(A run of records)

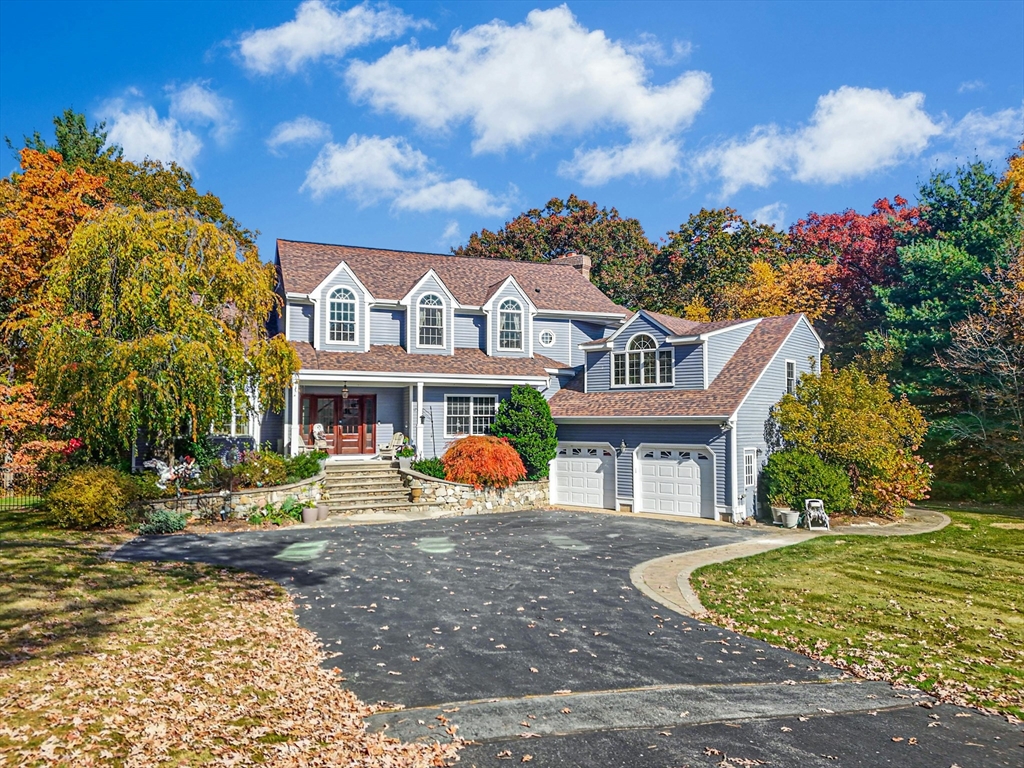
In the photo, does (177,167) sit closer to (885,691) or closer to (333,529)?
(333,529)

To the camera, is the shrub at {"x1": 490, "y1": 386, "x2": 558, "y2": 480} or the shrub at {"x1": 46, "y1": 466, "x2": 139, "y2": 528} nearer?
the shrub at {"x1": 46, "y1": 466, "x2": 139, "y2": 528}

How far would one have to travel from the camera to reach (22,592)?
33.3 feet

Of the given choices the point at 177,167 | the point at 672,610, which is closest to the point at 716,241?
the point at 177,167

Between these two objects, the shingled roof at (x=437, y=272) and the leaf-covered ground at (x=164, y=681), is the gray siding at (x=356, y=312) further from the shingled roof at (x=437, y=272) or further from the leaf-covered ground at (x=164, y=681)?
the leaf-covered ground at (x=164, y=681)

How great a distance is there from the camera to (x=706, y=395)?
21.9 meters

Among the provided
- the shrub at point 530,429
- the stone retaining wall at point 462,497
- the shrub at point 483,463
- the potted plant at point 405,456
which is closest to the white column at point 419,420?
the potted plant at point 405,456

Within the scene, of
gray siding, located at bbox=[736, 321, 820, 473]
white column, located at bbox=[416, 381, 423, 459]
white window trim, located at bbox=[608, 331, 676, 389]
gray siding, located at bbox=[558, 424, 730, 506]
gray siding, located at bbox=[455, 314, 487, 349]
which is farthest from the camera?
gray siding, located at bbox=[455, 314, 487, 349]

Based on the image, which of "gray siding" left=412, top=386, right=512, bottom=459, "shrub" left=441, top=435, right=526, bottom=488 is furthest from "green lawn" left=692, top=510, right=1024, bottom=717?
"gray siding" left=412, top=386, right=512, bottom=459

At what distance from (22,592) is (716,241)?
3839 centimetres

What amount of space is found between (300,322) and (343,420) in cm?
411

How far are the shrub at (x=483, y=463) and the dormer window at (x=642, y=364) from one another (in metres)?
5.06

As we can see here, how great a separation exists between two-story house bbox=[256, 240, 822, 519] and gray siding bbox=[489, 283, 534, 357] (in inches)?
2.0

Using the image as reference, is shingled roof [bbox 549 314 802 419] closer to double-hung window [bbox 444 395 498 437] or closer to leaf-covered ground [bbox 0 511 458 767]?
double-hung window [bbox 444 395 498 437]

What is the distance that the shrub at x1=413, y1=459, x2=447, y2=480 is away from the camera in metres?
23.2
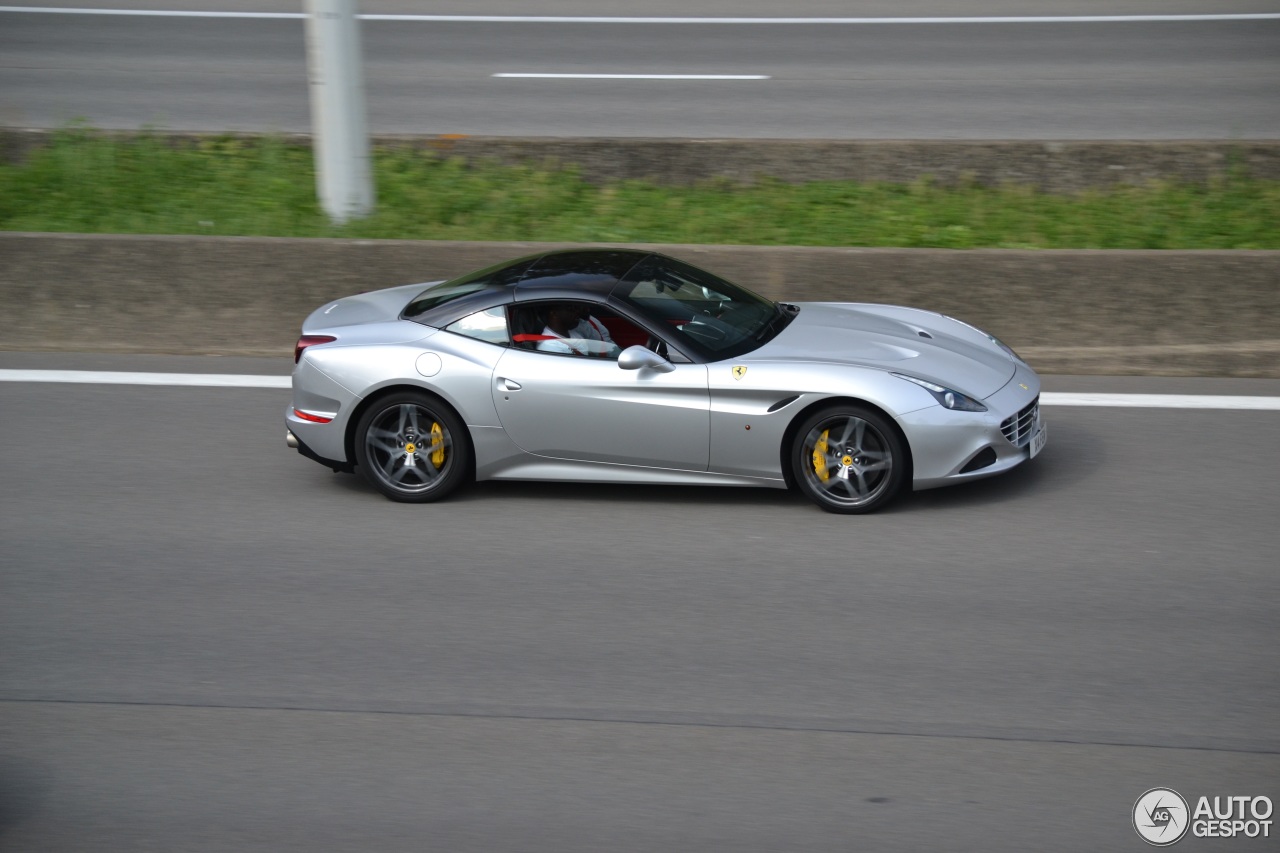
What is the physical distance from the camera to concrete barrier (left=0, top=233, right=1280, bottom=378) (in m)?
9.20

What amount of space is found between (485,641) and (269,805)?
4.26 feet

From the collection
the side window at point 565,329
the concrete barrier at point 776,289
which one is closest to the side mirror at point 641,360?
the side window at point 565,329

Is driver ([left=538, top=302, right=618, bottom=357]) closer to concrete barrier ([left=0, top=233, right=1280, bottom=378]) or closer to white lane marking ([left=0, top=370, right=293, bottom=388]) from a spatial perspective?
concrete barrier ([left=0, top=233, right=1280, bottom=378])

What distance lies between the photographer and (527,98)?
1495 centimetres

Stated exercise | Reproduce every record above exactly, omitting the pictures.

Correct output |
In the photo, does (177,167) sit closer to (885,691) or closer to (333,529)?
(333,529)

To the camera, is the shrub at {"x1": 490, "y1": 386, "x2": 558, "y2": 480} or the shrub at {"x1": 46, "y1": 466, "x2": 139, "y2": 528} nearer?
the shrub at {"x1": 46, "y1": 466, "x2": 139, "y2": 528}

How far would one have to travel from the camera to reach (22,592)?
33.3 feet

Of the given choices the point at 177,167 | the point at 672,610, which is closest to the point at 716,241?
the point at 177,167

Between these two objects, the shingled roof at (x=437, y=272) and the leaf-covered ground at (x=164, y=681), is the gray siding at (x=356, y=312) further from the shingled roof at (x=437, y=272) or further from the leaf-covered ground at (x=164, y=681)?
the leaf-covered ground at (x=164, y=681)

How great a distance is there from the camera to (x=706, y=395)?
21.9 meters

Among the provided
- the shrub at point 530,429
- the stone retaining wall at point 462,497
- the shrub at point 483,463
- the potted plant at point 405,456
which is closest to the white column at point 419,420?
the potted plant at point 405,456

Within the scene, of
gray siding, located at bbox=[736, 321, 820, 473]
white column, located at bbox=[416, 381, 423, 459]
white window trim, located at bbox=[608, 331, 676, 389]
gray siding, located at bbox=[558, 424, 730, 506]
gray siding, located at bbox=[455, 314, 487, 349]
which is farthest from the camera?
gray siding, located at bbox=[455, 314, 487, 349]

Based on the image, which of "gray siding" left=412, top=386, right=512, bottom=459, "shrub" left=441, top=435, right=526, bottom=488 is furthest from "green lawn" left=692, top=510, right=1024, bottom=717?
"gray siding" left=412, top=386, right=512, bottom=459

At what distance from (22,592) is (716,241)?
3839 centimetres

What amount of space is found between (300,322) and (343,420) in cm?
411

How far are the shrub at (x=483, y=463) and the dormer window at (x=642, y=364) from one another (in metres)?
5.06

As we can see here, how great a separation exists between two-story house bbox=[256, 240, 822, 519] and gray siding bbox=[489, 283, 534, 357] (in inches)?
2.0

Using the image as reference, is shingled roof [bbox 549 314 802 419] closer to double-hung window [bbox 444 395 498 437] or closer to leaf-covered ground [bbox 0 511 458 767]?
double-hung window [bbox 444 395 498 437]

What is the distance that the shrub at x1=413, y1=459, x2=447, y2=480 is away from the camera in metres?
23.2
What is the physical distance from the camera to concrete barrier (left=0, top=233, right=1280, bottom=378) (in m)?
9.20

What amount of space is found between (485,641) and (269,805)?
4.26 feet

From the collection
the side window at point 565,329
the concrete barrier at point 776,289
which one is closest to the side mirror at point 641,360?
the side window at point 565,329

Is driver ([left=538, top=302, right=618, bottom=357]) closer to concrete barrier ([left=0, top=233, right=1280, bottom=378]) or closer to white lane marking ([left=0, top=370, right=293, bottom=388]) from a spatial perspective?
concrete barrier ([left=0, top=233, right=1280, bottom=378])

What distance lies between the photographer and (527,98)?
1495 centimetres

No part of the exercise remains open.